[Records]
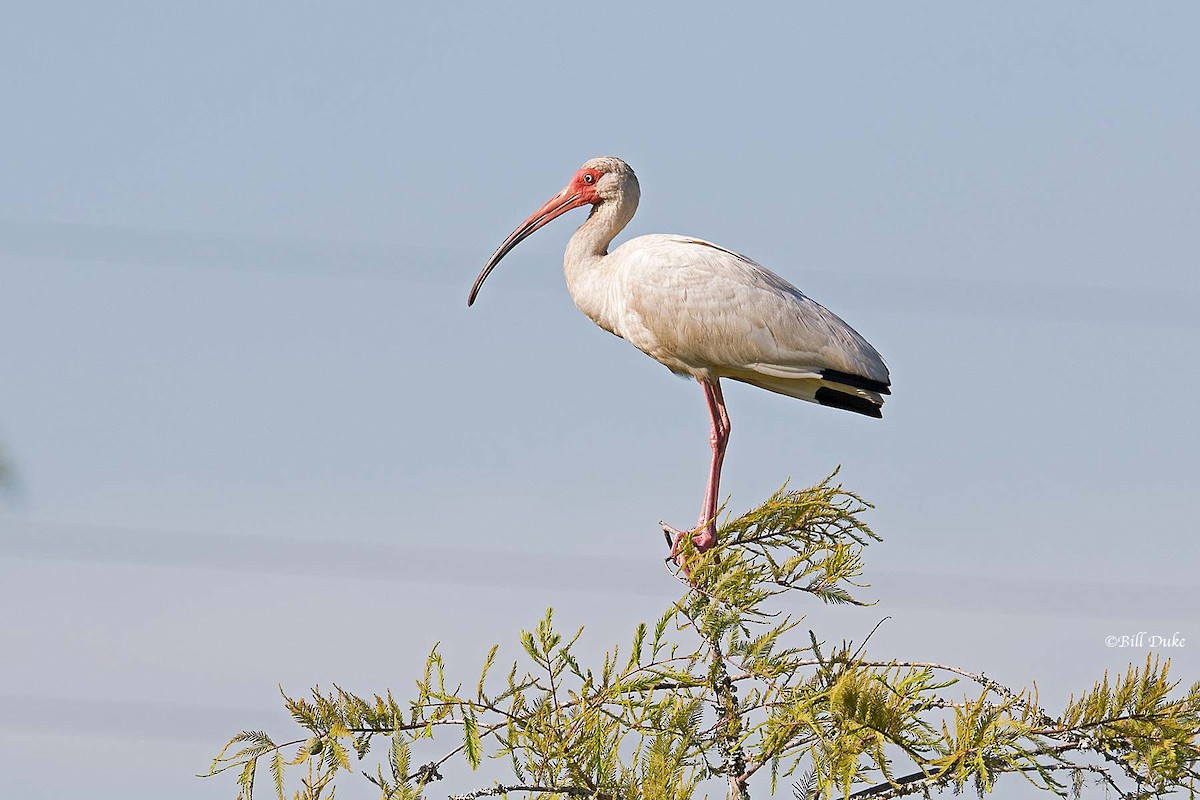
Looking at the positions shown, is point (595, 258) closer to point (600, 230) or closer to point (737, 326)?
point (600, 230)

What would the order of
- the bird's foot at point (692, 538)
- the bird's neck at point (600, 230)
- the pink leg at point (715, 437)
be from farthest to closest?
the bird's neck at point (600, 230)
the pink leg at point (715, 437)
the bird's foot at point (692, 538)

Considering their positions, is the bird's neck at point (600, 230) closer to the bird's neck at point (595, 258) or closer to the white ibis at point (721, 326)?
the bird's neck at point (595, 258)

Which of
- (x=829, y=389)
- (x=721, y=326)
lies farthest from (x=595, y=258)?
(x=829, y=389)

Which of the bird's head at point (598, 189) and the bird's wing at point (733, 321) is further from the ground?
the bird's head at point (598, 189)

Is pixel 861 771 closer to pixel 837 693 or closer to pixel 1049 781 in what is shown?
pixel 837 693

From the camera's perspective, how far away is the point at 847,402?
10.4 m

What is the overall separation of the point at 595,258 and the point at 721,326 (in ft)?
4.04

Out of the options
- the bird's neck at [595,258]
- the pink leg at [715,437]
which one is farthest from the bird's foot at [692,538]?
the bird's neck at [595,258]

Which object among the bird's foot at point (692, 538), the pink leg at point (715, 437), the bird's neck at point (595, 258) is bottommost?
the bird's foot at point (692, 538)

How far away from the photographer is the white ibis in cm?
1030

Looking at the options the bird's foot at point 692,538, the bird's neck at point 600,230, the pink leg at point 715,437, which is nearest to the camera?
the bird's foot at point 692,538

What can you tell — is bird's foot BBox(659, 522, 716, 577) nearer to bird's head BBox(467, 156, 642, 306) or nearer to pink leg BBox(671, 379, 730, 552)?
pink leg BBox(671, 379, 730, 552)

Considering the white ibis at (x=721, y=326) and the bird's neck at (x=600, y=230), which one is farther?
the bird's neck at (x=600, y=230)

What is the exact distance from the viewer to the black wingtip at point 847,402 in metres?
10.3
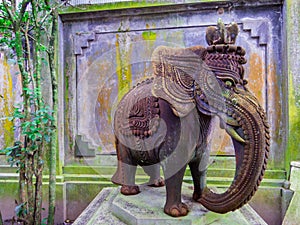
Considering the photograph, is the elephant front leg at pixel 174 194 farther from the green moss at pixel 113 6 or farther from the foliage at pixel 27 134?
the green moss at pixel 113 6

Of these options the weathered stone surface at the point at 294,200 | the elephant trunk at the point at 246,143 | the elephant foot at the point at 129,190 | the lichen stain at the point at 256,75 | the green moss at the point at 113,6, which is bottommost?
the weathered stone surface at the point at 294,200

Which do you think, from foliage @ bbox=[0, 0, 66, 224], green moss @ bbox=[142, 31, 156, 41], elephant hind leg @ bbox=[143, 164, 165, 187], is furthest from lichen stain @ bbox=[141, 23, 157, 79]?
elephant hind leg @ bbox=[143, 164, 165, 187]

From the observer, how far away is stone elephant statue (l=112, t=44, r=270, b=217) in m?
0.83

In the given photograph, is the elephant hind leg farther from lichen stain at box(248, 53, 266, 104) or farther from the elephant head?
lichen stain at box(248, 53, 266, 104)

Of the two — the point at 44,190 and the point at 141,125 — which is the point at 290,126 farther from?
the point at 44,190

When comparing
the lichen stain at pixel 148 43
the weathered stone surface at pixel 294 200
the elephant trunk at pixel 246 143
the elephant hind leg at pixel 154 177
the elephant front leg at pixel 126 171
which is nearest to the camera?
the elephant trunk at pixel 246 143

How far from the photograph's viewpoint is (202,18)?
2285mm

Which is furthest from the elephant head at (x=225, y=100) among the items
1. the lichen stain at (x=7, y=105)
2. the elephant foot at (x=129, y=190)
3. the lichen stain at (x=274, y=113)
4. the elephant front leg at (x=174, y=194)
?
...
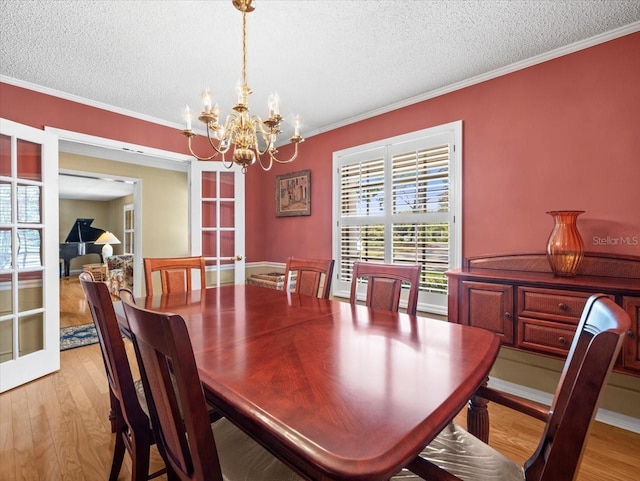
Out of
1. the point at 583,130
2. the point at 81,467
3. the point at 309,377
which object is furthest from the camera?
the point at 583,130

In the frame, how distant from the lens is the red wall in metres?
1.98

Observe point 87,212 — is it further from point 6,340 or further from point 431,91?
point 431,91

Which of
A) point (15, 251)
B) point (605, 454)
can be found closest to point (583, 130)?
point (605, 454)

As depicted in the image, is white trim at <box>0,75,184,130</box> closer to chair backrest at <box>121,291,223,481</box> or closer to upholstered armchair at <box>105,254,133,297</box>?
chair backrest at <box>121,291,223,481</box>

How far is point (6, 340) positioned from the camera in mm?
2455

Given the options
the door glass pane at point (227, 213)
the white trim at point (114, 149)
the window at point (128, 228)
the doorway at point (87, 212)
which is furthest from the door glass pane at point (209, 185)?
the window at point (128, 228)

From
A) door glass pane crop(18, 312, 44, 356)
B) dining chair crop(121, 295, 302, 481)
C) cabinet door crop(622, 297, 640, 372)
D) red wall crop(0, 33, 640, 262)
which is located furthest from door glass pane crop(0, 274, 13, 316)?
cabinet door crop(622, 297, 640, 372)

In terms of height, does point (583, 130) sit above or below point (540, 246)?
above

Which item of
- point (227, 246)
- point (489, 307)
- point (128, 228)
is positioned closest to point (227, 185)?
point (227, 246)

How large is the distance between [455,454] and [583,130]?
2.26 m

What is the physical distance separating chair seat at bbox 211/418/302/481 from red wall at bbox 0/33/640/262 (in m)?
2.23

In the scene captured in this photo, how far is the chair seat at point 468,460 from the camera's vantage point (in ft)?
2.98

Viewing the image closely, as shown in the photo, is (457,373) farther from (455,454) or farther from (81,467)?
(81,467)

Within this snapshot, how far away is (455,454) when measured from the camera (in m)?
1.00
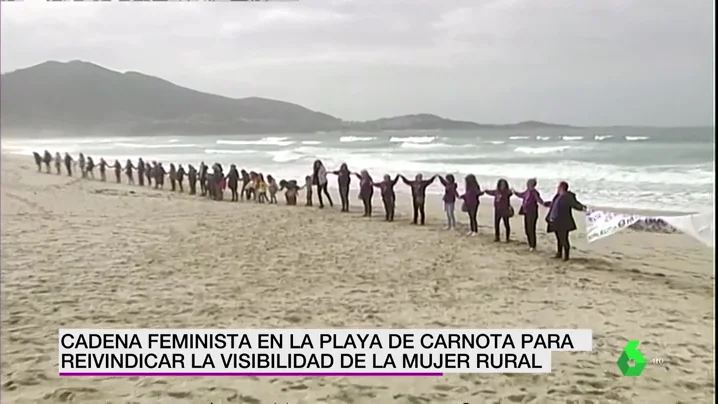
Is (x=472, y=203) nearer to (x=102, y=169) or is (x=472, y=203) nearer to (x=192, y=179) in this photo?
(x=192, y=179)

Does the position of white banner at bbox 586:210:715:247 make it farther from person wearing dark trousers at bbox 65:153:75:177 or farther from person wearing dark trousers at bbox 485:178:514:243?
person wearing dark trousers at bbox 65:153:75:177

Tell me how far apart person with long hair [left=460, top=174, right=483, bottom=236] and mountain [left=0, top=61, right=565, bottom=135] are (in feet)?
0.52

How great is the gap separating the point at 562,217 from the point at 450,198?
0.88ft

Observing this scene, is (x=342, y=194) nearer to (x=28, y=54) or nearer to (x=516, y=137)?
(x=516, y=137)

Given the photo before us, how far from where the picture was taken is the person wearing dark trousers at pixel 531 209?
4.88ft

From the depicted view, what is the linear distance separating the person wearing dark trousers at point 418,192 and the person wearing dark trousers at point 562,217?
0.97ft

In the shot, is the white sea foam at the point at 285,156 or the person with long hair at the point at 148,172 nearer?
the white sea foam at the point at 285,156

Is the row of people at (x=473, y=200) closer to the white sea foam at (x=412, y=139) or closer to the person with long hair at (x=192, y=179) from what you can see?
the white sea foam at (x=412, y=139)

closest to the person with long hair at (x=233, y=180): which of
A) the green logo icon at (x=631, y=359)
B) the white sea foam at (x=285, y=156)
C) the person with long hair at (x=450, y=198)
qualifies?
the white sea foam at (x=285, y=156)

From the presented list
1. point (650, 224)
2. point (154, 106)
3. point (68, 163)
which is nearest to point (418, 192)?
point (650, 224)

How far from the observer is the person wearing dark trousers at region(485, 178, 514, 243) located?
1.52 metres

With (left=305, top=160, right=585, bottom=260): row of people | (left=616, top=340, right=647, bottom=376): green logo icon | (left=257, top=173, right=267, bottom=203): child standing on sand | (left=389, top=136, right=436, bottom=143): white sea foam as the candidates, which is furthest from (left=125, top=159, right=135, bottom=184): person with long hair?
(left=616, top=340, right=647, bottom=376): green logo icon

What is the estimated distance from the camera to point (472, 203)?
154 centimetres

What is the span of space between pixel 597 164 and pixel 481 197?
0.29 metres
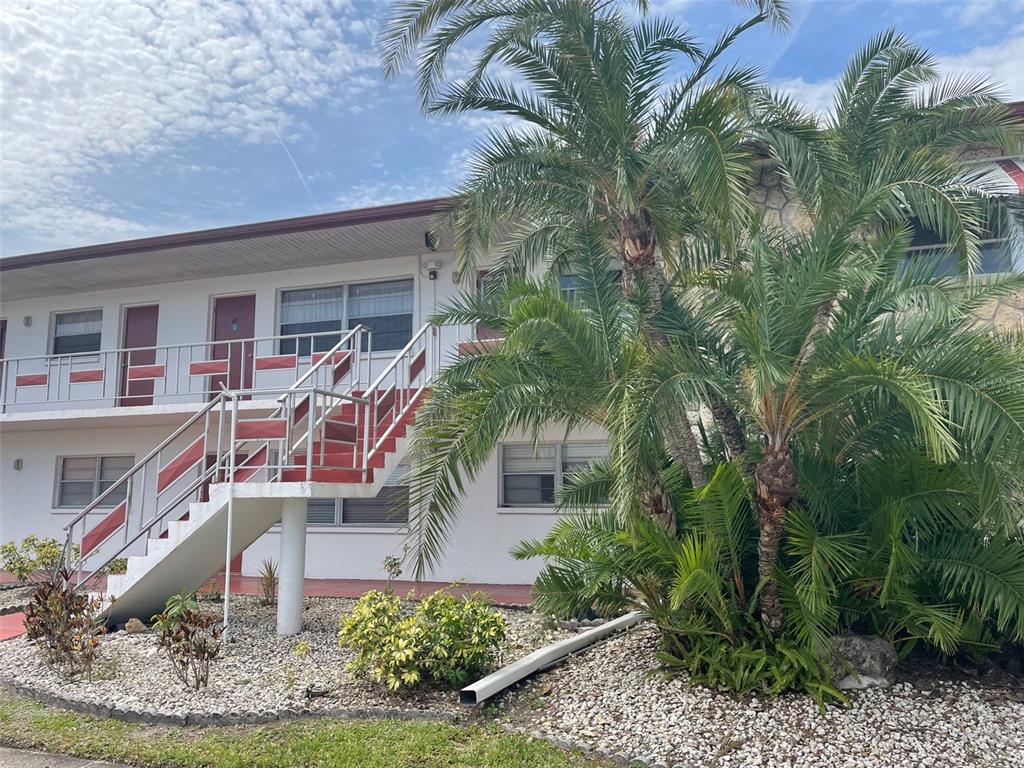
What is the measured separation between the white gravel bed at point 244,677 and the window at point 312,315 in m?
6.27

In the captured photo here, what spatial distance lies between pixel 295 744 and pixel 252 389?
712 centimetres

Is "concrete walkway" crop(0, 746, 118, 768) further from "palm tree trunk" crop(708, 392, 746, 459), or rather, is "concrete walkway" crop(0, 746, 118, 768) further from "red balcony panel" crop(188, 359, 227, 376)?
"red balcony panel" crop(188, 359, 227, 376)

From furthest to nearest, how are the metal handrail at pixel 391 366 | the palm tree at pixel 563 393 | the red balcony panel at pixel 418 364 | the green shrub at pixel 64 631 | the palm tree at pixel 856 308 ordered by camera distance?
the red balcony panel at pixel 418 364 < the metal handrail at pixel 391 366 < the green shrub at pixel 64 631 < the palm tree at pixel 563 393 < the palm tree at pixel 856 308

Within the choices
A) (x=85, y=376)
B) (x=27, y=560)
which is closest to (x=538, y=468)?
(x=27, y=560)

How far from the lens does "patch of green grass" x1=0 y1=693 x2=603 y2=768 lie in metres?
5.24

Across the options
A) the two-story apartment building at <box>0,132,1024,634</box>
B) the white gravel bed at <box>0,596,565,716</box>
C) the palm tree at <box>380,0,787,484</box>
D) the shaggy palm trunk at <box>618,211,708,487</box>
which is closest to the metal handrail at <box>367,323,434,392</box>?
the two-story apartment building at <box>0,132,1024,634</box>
--
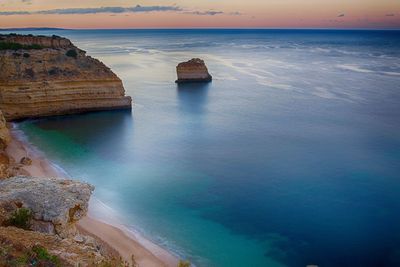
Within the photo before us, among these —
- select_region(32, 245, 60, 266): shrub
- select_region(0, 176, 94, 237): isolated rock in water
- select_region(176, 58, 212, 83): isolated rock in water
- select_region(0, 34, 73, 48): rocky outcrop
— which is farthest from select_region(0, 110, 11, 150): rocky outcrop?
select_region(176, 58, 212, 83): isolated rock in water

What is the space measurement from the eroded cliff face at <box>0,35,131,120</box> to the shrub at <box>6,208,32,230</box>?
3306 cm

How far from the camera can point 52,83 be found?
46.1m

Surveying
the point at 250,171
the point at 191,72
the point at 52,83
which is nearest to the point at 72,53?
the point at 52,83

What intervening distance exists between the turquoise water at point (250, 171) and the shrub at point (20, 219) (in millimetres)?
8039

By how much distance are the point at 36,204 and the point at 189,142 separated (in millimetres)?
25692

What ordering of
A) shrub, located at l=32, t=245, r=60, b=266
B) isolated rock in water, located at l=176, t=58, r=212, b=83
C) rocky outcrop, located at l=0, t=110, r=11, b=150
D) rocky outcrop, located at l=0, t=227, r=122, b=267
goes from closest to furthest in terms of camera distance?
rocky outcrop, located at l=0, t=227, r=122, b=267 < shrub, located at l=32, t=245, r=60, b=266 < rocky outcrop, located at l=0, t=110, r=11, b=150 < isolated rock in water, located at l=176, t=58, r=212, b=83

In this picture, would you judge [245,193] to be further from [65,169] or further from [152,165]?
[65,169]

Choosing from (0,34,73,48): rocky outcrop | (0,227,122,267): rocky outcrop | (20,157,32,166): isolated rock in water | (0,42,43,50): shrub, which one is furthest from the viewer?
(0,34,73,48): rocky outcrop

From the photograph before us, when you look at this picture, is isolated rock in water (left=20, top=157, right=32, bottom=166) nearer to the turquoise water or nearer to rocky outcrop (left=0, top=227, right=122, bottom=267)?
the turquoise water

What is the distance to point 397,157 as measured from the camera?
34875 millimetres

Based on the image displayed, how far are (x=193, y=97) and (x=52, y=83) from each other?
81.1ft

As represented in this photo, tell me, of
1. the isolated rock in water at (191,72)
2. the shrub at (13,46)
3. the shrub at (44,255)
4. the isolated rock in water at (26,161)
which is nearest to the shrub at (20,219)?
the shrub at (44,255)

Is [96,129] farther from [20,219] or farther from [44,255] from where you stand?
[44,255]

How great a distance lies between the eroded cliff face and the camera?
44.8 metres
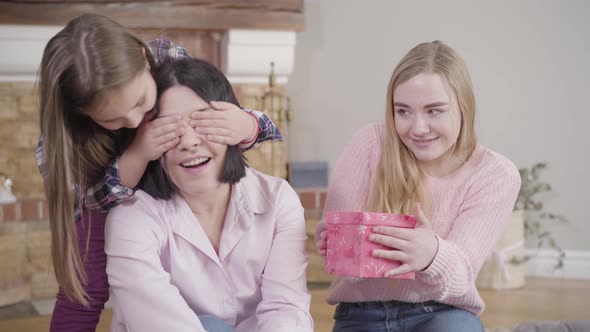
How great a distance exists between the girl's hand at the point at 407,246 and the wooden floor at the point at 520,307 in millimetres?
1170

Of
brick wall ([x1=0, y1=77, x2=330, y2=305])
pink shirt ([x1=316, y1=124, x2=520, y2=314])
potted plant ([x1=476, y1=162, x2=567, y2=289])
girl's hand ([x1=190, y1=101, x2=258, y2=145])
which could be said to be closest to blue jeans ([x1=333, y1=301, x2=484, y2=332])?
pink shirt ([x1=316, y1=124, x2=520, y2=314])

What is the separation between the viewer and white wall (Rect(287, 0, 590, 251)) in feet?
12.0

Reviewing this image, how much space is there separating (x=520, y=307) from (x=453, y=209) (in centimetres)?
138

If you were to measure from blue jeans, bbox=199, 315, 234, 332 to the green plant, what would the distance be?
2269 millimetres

=== STATED GOAL ===
Reproduce verbatim the stretch of rows from the line containing "Reviewing this image, how" through the line containing "2269 millimetres", with both of those lines included.

=== FINISHED EXERCISE ===
Reviewing this image, how much space is there separating (x=520, y=307) from (x=453, y=209) (in centimetres)?
138

If you were to measure from blue jeans, bbox=199, 315, 234, 332 to the green plant, what would the distance be?
2269 millimetres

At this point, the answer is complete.